**TASK DESCRIPTION**
Repeat the material line for line, starting at its first line and stopping after the line that contains "84L48 80L38 78L21". Leave the pictures out.

# START OF TASK INPUT

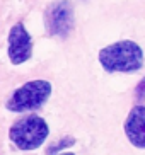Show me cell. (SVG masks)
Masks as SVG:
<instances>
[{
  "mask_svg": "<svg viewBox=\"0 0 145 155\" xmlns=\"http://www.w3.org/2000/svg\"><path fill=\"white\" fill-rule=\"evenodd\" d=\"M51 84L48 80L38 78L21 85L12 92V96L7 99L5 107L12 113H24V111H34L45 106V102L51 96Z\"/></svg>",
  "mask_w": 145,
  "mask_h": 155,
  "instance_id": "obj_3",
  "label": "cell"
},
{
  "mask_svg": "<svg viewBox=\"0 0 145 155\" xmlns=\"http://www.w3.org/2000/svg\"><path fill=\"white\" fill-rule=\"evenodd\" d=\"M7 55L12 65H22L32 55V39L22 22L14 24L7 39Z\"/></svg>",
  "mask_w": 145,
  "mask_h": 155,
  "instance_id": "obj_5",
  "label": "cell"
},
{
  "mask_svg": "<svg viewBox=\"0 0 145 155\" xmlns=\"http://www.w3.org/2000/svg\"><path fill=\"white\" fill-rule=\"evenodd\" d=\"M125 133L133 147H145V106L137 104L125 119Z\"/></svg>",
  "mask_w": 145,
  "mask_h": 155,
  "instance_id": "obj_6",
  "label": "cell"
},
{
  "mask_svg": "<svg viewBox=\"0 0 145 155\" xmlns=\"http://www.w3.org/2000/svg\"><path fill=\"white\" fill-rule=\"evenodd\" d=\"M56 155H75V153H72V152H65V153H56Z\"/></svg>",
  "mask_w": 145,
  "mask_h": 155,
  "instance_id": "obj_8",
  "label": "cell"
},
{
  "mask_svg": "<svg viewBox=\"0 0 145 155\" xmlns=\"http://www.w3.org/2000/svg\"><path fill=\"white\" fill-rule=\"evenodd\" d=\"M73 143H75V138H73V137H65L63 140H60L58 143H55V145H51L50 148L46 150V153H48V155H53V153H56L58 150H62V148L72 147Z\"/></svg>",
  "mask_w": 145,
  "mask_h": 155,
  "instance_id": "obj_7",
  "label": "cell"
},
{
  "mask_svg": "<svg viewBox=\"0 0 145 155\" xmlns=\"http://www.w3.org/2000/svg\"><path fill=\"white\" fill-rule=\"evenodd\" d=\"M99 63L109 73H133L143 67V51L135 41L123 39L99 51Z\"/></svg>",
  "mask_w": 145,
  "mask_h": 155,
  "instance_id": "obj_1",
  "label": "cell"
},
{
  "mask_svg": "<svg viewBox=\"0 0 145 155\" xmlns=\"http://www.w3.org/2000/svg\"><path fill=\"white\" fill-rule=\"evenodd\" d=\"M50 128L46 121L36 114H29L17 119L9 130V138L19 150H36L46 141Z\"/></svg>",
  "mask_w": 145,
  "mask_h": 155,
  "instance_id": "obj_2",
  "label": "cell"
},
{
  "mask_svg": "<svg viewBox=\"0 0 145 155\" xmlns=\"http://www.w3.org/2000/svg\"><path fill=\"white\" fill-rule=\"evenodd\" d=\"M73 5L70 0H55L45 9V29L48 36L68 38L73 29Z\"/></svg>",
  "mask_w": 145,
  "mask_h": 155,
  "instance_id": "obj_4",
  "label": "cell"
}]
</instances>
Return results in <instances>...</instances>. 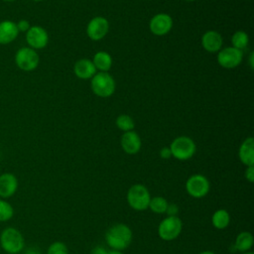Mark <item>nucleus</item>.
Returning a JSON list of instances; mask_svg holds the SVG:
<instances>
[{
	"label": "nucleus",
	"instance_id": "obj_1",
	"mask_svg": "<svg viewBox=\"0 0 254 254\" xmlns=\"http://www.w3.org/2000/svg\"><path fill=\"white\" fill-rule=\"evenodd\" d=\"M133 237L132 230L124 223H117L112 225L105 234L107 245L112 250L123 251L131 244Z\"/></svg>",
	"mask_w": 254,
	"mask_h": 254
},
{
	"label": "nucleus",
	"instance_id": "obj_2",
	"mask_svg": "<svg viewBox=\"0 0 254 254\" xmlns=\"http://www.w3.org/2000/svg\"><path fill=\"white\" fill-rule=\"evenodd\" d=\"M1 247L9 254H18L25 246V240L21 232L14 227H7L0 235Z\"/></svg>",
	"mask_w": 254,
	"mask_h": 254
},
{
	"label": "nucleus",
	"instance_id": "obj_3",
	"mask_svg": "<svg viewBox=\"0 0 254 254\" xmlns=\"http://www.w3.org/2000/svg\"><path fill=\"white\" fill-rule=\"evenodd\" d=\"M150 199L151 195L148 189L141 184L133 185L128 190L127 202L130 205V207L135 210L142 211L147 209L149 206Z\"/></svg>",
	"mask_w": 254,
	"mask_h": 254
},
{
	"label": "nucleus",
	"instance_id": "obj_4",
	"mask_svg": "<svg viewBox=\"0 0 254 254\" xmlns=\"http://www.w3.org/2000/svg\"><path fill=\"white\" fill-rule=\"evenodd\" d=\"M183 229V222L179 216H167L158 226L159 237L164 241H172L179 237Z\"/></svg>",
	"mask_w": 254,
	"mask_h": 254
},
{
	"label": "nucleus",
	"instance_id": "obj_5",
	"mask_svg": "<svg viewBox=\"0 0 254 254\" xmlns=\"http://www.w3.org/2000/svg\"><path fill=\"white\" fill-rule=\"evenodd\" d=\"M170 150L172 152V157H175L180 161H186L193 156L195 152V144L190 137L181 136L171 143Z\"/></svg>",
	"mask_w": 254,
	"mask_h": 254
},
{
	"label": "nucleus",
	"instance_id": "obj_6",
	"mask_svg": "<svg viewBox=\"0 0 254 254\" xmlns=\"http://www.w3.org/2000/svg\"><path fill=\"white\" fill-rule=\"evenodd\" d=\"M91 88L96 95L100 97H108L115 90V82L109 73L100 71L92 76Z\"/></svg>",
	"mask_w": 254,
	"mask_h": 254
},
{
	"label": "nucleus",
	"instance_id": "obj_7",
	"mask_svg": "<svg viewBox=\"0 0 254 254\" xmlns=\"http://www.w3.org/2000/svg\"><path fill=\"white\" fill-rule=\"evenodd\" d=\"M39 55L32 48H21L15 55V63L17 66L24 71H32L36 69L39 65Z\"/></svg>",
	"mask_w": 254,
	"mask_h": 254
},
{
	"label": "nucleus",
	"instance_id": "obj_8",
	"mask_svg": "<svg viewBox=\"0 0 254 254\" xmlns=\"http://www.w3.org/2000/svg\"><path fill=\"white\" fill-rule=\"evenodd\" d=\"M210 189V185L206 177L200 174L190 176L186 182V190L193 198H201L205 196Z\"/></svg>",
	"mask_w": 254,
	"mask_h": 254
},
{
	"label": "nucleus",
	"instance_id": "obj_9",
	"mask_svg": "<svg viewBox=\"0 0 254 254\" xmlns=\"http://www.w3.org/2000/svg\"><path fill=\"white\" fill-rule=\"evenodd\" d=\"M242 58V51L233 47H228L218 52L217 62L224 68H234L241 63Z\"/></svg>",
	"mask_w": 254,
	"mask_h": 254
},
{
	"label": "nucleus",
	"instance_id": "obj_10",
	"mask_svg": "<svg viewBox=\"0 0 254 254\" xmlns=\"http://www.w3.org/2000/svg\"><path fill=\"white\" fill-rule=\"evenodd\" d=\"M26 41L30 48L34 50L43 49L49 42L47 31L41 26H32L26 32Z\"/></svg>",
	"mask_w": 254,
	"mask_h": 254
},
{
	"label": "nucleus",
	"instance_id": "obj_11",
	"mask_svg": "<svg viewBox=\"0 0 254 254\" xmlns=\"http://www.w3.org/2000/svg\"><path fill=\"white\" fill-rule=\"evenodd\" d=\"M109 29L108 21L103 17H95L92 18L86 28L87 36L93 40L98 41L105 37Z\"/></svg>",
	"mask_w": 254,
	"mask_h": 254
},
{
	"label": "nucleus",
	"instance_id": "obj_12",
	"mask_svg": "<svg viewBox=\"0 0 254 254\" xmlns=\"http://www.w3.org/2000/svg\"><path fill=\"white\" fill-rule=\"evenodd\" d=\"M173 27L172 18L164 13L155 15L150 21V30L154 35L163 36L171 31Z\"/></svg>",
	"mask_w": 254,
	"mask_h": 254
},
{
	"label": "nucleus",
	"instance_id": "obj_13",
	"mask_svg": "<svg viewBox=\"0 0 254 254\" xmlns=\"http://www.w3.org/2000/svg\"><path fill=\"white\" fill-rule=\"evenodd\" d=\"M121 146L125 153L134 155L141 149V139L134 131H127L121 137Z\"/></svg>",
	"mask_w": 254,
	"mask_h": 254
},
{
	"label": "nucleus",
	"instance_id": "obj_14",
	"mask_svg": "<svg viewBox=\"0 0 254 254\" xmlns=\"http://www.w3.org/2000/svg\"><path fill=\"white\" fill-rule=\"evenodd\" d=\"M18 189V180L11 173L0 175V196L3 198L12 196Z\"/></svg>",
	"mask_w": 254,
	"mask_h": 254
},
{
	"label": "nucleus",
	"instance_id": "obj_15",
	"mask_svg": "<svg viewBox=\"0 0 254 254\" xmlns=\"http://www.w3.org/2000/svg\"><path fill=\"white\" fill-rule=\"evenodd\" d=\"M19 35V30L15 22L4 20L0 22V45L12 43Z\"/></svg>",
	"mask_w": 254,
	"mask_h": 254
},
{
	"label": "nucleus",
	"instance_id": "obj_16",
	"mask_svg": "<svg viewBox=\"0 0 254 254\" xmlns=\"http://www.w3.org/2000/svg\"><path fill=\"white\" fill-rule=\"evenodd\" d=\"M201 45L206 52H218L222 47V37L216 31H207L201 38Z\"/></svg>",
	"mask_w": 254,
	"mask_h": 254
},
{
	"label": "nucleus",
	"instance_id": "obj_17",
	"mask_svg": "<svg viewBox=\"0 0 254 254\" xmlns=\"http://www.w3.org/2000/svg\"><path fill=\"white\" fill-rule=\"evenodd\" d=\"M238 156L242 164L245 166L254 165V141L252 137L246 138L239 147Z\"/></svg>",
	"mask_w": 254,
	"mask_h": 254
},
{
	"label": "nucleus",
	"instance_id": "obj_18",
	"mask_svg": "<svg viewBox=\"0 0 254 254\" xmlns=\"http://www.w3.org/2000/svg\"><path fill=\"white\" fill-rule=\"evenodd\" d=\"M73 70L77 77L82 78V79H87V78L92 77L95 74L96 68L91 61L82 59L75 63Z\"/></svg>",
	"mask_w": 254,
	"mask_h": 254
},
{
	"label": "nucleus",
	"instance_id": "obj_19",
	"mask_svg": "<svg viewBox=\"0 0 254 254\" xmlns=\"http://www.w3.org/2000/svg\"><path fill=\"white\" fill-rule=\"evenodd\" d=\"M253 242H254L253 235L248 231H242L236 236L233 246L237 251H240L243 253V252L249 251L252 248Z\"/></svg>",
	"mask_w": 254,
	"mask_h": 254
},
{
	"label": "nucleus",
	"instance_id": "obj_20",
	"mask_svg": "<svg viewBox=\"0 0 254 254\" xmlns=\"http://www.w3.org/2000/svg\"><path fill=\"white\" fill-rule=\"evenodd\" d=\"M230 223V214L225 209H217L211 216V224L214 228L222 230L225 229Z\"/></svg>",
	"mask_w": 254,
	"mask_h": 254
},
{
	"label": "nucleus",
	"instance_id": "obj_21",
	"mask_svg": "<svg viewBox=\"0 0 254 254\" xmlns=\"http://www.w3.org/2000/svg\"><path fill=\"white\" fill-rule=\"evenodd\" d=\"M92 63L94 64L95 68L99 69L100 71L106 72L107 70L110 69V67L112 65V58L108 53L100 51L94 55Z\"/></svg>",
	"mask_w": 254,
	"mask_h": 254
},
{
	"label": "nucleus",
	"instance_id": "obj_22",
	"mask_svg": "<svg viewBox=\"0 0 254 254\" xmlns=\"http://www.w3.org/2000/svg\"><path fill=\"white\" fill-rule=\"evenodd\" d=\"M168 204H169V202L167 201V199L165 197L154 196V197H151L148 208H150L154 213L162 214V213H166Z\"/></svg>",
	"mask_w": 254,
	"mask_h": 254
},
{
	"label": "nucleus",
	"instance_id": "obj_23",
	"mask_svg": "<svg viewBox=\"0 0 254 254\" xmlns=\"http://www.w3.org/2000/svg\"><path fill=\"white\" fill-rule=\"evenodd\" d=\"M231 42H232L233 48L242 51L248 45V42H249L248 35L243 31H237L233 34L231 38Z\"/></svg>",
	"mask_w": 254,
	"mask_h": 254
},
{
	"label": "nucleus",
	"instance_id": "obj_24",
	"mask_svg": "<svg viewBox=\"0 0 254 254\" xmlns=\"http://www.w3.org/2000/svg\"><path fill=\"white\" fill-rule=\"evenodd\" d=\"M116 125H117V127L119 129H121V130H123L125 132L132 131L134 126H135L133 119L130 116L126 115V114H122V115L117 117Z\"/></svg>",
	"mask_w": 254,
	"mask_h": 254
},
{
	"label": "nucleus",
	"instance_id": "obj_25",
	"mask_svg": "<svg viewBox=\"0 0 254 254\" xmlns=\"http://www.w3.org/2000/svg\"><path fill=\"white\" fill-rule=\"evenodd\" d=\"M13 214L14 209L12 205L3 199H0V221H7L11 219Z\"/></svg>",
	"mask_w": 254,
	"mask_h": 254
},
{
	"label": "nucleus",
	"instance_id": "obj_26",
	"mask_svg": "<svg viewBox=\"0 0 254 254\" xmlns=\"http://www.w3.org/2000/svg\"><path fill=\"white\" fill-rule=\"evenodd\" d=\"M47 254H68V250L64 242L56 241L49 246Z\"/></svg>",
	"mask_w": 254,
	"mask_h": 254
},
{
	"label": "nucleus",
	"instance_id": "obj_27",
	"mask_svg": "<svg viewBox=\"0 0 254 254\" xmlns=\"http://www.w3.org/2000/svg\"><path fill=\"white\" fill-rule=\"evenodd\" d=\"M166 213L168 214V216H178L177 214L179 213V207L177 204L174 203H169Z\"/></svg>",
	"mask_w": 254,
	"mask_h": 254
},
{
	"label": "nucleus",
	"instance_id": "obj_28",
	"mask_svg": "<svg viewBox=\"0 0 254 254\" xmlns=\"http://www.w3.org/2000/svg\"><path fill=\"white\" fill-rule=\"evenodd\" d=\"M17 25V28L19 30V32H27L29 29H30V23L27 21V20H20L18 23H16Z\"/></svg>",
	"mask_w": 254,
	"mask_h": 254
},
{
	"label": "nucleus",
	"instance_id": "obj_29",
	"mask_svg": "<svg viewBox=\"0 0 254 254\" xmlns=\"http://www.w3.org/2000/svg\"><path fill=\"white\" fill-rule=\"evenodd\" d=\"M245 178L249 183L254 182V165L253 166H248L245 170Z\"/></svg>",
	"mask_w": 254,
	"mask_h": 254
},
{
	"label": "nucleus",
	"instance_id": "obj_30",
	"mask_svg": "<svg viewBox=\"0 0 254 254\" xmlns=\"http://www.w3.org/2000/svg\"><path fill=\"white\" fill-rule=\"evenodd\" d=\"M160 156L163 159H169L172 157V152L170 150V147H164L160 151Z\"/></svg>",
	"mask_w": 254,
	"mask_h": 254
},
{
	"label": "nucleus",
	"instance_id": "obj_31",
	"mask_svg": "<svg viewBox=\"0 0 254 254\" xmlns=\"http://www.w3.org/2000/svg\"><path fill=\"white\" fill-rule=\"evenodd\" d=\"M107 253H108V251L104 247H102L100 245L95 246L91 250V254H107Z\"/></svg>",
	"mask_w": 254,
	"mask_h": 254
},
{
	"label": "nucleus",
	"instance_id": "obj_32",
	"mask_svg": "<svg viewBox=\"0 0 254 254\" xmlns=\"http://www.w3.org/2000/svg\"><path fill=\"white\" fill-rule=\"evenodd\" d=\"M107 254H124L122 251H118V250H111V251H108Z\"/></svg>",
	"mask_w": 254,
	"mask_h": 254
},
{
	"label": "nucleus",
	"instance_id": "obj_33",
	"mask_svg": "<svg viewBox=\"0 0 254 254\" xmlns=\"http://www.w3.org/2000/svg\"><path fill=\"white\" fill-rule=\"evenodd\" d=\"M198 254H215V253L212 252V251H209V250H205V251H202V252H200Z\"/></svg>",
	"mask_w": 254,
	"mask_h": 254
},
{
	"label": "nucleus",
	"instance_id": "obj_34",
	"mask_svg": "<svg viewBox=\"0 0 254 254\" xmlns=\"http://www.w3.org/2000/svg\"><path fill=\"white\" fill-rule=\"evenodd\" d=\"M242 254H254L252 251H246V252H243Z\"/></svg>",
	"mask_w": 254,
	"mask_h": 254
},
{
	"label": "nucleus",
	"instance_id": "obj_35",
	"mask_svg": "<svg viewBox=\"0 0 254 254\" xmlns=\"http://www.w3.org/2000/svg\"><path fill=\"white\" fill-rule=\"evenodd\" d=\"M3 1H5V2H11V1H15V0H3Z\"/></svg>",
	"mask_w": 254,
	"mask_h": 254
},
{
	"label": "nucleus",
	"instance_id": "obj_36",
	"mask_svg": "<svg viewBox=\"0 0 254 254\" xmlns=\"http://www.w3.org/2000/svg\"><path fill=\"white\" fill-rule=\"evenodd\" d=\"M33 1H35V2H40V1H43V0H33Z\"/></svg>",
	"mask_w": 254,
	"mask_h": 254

# END OF TASK INPUT

**SOLUTION TO THE EXERCISE**
Show me cell. (SVG masks)
Masks as SVG:
<instances>
[{
  "mask_svg": "<svg viewBox=\"0 0 145 155\" xmlns=\"http://www.w3.org/2000/svg\"><path fill=\"white\" fill-rule=\"evenodd\" d=\"M51 84L48 80L38 78L21 85L12 92V96L7 99L5 107L12 113H24V111H34L45 106V102L51 96Z\"/></svg>",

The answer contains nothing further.